§ DATA SHOWN

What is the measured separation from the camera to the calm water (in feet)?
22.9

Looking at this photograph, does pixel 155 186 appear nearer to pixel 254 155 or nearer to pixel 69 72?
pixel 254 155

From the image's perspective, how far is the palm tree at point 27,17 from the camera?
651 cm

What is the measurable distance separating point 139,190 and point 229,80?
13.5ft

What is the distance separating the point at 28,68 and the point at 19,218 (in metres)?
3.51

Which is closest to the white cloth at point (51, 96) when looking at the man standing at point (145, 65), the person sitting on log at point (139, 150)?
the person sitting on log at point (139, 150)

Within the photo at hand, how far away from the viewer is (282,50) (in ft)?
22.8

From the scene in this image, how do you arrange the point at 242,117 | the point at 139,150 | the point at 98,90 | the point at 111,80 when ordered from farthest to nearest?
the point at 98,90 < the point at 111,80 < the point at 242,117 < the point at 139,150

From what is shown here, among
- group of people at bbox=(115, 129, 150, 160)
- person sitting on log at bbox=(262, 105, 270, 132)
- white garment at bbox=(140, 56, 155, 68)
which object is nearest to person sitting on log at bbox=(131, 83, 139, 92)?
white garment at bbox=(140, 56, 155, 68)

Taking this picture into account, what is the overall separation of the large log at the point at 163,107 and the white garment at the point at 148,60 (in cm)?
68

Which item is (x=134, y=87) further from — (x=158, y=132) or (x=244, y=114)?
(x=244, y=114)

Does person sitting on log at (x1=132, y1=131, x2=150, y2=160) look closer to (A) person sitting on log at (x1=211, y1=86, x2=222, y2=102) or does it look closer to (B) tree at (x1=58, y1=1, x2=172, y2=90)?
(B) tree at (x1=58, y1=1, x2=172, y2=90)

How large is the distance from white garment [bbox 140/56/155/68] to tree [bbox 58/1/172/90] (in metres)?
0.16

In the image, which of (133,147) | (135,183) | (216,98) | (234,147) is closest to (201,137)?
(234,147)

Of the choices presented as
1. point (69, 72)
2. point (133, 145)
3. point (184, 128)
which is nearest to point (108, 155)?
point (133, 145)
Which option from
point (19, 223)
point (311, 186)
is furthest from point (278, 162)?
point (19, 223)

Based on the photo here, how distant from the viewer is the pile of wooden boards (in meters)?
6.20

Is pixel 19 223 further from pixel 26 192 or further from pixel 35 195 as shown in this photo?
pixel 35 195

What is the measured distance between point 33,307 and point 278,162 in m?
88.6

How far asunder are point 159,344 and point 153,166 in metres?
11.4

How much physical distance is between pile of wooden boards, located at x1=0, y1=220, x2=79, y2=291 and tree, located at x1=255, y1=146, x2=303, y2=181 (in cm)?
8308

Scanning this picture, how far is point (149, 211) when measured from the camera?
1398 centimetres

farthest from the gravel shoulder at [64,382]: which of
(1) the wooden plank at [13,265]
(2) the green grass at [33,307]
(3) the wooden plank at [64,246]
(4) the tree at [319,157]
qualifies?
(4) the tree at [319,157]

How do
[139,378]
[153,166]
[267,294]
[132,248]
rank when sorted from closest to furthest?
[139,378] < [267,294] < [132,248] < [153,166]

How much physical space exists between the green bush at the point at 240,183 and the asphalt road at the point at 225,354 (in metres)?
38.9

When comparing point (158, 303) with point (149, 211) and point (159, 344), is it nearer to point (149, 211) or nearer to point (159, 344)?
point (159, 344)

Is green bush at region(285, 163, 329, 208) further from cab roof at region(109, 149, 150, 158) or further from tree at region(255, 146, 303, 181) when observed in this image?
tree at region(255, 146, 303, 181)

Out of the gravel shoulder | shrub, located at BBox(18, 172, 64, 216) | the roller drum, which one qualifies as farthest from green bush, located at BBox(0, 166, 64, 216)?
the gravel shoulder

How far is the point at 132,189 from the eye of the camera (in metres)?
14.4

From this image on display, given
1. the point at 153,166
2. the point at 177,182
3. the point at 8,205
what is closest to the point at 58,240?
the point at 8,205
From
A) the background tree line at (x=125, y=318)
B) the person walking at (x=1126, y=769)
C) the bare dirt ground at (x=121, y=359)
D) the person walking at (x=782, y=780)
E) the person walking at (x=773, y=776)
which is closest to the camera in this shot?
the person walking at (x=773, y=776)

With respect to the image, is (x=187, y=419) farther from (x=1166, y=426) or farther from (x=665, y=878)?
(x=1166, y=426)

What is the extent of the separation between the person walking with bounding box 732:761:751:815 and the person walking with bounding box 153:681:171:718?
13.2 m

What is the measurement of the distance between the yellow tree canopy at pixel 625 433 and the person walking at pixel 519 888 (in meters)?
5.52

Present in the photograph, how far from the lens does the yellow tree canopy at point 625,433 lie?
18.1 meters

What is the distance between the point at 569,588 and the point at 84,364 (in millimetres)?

§ GIVEN PROBLEM
Rewrite all of the entries above as a numbered list, one line per item, and drop the blank lines.

§ EXERCISE RESULT
1. What is the measured separation from the camera to the calm water (in feet)?
2. 22.9
3. Looking at this photograph, does pixel 155 186 appear nearer to pixel 254 155 or nearer to pixel 69 72?
4. pixel 254 155
5. From the image's perspective, how far is the palm tree at point 27,17 from the camera?
6. 651 cm
7. What is the measurable distance separating point 139,190 and point 229,80?
8. 13.5ft
9. What is the distance separating the point at 28,68 and the point at 19,218 (in metres)?
10. 3.51
11. Which is closest to the white cloth at point (51, 96) when looking at the man standing at point (145, 65), the person sitting on log at point (139, 150)?
12. the person sitting on log at point (139, 150)
13. Within the photo at hand, how far away from the viewer is (282,50) (in ft)?
14. 22.8
15. From the scene in this image, how do you arrange the point at 242,117 | the point at 139,150 | the point at 98,90 | the point at 111,80 when ordered from farthest to nearest?
16. the point at 98,90 < the point at 111,80 < the point at 242,117 < the point at 139,150
17. From what is shown here, among
18. - group of people at bbox=(115, 129, 150, 160)
19. - person sitting on log at bbox=(262, 105, 270, 132)
20. - white garment at bbox=(140, 56, 155, 68)
21. which object is nearest to person sitting on log at bbox=(131, 83, 139, 92)?
22. white garment at bbox=(140, 56, 155, 68)
23. Taking this picture into account, what is the overall separation of the large log at the point at 163,107 and the white garment at the point at 148,60 (in cm)?
24. 68
25. Which item is (x=134, y=87) further from — (x=158, y=132) or (x=244, y=114)?
26. (x=244, y=114)
27. Does person sitting on log at (x1=132, y1=131, x2=150, y2=160) look closer to (A) person sitting on log at (x1=211, y1=86, x2=222, y2=102) or does it look closer to (B) tree at (x1=58, y1=1, x2=172, y2=90)?
28. (B) tree at (x1=58, y1=1, x2=172, y2=90)
29. How large is the distance from white garment [bbox 140/56/155/68] to tree [bbox 58/1/172/90] (in metres)?
30. 0.16
31. In the image, which of (133,147) | (135,183) | (216,98) | (234,147) is closest to (201,137)?
32. (234,147)
33. Of the choices presented as
34. 1. point (69, 72)
35. 2. point (133, 145)
36. 3. point (184, 128)
37. which is nearest to point (108, 155)?
38. point (133, 145)
39. Which option from
40. point (19, 223)
41. point (311, 186)
42. is furthest from point (278, 162)?
43. point (19, 223)
44. Based on the photo here, how distant from the viewer is the pile of wooden boards (in meters)?
45. 6.20
46. Is pixel 19 223 further from pixel 26 192 or further from pixel 35 195 as shown in this photo?
47. pixel 35 195
48. What is the measured distance between point 33,307 and point 278,162 in m?
49. 88.6
50. How far asunder are point 159,344 and point 153,166 in metres?
51. 11.4
52. How much physical distance is between pile of wooden boards, located at x1=0, y1=220, x2=79, y2=291 and tree, located at x1=255, y1=146, x2=303, y2=181 (in cm)?
53. 8308
54. Scanning this picture, how far is point (149, 211) when measured from the camera?
55. 1398 centimetres
56. farthest from the gravel shoulder at [64,382]: which of
57. (1) the wooden plank at [13,265]
58. (2) the green grass at [33,307]
59. (3) the wooden plank at [64,246]
60. (4) the tree at [319,157]
61. qualifies?
62. (4) the tree at [319,157]
63. How do
64. [139,378]
65. [153,166]
66. [267,294]
67. [132,248]
68. rank when sorted from closest to furthest?
69. [139,378] < [267,294] < [132,248] < [153,166]
70. How much physical space exists between the green bush at the point at 240,183 and the asphalt road at the point at 225,354 (in metres)?
71. 38.9
72. When comparing point (158, 303) with point (149, 211) and point (159, 344), is it nearer to point (149, 211) or nearer to point (159, 344)?
73. point (159, 344)
74. Is green bush at region(285, 163, 329, 208) further from cab roof at region(109, 149, 150, 158) or further from tree at region(255, 146, 303, 181) when observed in this image?
75. tree at region(255, 146, 303, 181)
76. Out of the gravel shoulder | shrub, located at BBox(18, 172, 64, 216) | the roller drum, which one qualifies as farthest from green bush, located at BBox(0, 166, 64, 216)?
77. the gravel shoulder
78. How far is the point at 132,189 from the eye of the camera (in metres)?
79. 14.4
80. From this image on display, given
81. 1. the point at 153,166
82. 2. the point at 177,182
83. 3. the point at 8,205
84. what is closest to the point at 58,240?
85. the point at 8,205
86. From
87. A) the background tree line at (x=125, y=318)
88. B) the person walking at (x=1126, y=769)
89. C) the bare dirt ground at (x=121, y=359)
90. D) the person walking at (x=782, y=780)
91. E) the person walking at (x=773, y=776)
92. which is closest to the camera in this shot?
93. the person walking at (x=773, y=776)
94. With respect to the image, is (x=187, y=419) farther from (x=1166, y=426) or farther from (x=665, y=878)?
95. (x=1166, y=426)
96. What is the extent of the separation between the person walking with bounding box 732:761:751:815 and the person walking with bounding box 153:681:171:718?
97. 13.2 m
98. What is the measurement of the distance between the yellow tree canopy at pixel 625 433 and the person walking at pixel 519 888 (in meters)?
99. 5.52
100. Present in the photograph, how far from the lens does the yellow tree canopy at point 625,433 lie?
101. 18.1 meters
102. What is the distance between the point at 569,588 and the point at 84,364 (in millimetres)?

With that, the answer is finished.